ABOUT THIS EXERCISE
Your task is to find every line of the data that holds the string "United" and copy it.

INPUT MATERIAL section start

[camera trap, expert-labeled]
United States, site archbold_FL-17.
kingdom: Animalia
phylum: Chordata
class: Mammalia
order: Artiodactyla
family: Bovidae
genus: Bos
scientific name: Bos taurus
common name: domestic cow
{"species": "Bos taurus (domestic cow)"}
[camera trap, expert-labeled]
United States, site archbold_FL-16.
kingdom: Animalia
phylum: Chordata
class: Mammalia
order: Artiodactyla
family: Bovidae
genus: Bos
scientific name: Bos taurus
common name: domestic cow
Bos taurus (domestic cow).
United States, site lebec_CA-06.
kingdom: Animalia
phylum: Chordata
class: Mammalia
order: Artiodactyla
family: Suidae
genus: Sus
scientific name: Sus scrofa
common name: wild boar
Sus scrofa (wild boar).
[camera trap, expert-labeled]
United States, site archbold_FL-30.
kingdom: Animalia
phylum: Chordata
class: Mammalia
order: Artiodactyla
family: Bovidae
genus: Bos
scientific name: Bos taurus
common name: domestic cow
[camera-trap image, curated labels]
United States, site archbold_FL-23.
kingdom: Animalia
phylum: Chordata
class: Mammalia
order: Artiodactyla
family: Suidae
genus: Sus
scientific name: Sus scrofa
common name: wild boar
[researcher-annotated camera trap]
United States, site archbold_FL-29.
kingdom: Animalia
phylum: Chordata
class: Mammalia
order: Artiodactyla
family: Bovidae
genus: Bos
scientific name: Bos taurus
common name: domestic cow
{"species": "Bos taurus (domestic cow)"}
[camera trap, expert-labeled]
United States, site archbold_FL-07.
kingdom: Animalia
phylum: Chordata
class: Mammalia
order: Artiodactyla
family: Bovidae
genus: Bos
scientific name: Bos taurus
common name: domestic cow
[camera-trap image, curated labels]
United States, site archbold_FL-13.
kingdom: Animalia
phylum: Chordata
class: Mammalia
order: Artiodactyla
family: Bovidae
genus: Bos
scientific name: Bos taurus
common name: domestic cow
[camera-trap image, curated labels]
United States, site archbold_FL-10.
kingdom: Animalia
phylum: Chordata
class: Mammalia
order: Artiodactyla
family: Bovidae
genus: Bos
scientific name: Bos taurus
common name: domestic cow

INPUT MATERIAL section end

COMPLETED TASK
United States, site archbold_FL-17.
United States, site archbold_FL-16.
United States, site lebec_CA-06.
United States, site archbold_FL-30.
United States, site archbold_FL-23.
United States, site archbold_FL-29.
United States, site archbold_FL-07.
United States, site archbold_FL-13.
United States, site archbold_FL-10.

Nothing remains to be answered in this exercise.